REQUIRED ACTION
Each line of the data below must be given again exactly as written.

[Collected data entries]

* * * * * * * * *

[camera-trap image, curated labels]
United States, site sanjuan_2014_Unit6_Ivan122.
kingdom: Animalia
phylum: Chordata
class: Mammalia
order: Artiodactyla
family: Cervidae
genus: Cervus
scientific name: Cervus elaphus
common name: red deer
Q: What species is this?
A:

* * * * * * * * *

TASK SOLUTION
[camera-trap image, curated labels]
United States, site sanjuan_2014_Unit6_Ivan122.
kingdom: Animalia
phylum: Chordata
class: Mammalia
order: Artiodactyla
family: Cervidae
genus: Cervus
scientific name: Cervus elaphus
common name: red deer
Q: What species is this?
A:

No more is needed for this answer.